DOC NYC has remained the largest and most important North American documentary festival. Held in person this year from November 8th to the 16th alongside streaming selected productions from the 8th to the 26th, DOC NYC once again displays its well-earned reputation for excellent curatorial program choices reiterated by the significant number of featured documentaries that have nominated for and received Oscars. DOC NYC 2023 selected 114 feature length documentaries and 129 short films. The program included 33 world and 29 US premieres. This year’s DOC NYC had a 5% increase in in-person attendance compared to 2022, and this expansion was epitomized by fifty sold out screenings and the growing nationwide on-line audience.  The festival attracted a record number of 1,000 industry representatives including film makers.  Among the major sponsors and signature media this year were A&E, Netflix, HBO, National Geographic as well as New York, WNET, the New Republic and WNYC. The other supporters were Bloomberg Philanthropies, Hulu, NBC, Amazon, and Ford Foundation Just Films to name but a few. Below are reviews of two extraordinary documentaries.

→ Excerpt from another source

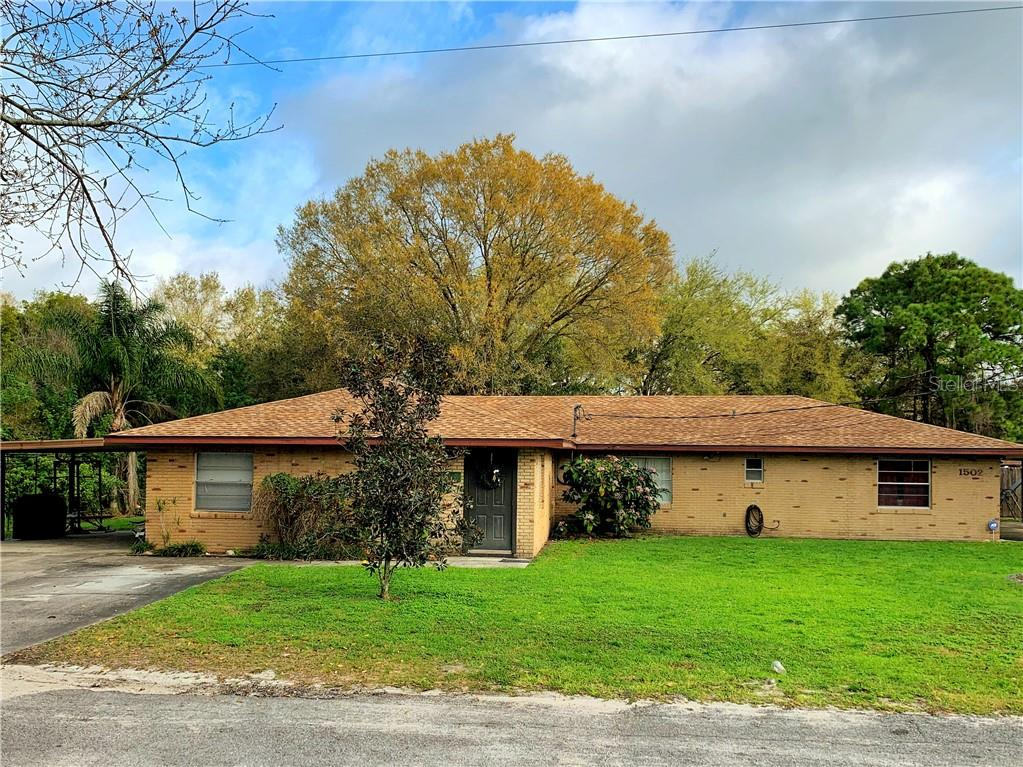 1502 POLSTON ROAD Property Photo - EAGLE LAKE, FL real estate listing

AT THE BORDER (Come as You Are) (2023)

This Venezuelan US coproduction by Braulio Jatar and Anaïs Michael world premiered at the festival with an impressive yet subdued portrayal of survival on the frontier separating Venezuela and Colombia. It presents a low-key documentation, bordering on ethnography, of the everyday life of two young men earning their living as smugglers (Coyotes) in the dangerous border area of Colombia and Venezuela. Español and Barrabas survive despite the dangers surrounding them from corrupt officers of the law, armed gangs, and natural disasters. Their income is unpredictable and based on escorting individuals or families migrating from Venezuela to Columbia or bringing back market merchandise strapped on their backs to the progressively impoverished Venezuela on the other side of the border.

Español and Barrabas compete with other teenaged people for these jobs and survive in the dangerous border region of dirt roads, illegal pathways, and frequently flooding rivers. On “Death roads” they report coming come across the bodies of those who perished in the smuggling trade or were killed by armed gangs. They know the rules of the game, set by the armed gangs who control clearly defined sections of the border crossing regions. Violating the rules can easily result in their own deaths.

There is no predictable employment in the border city of Cúcuta where much of the film was shot. As noted by Barrabas, life there was easier five years ago. Braulio Jatar, who is from Venezuela, illustrates his country’s problem by observing that “a lot of people [from Venezuela] were going to Columbia just to eat at the soup kitchens... which were serving around 3-5,00 daily”.  Since 2014, close to eight million Venezuelans have left their country. More than one million live now in Columbia.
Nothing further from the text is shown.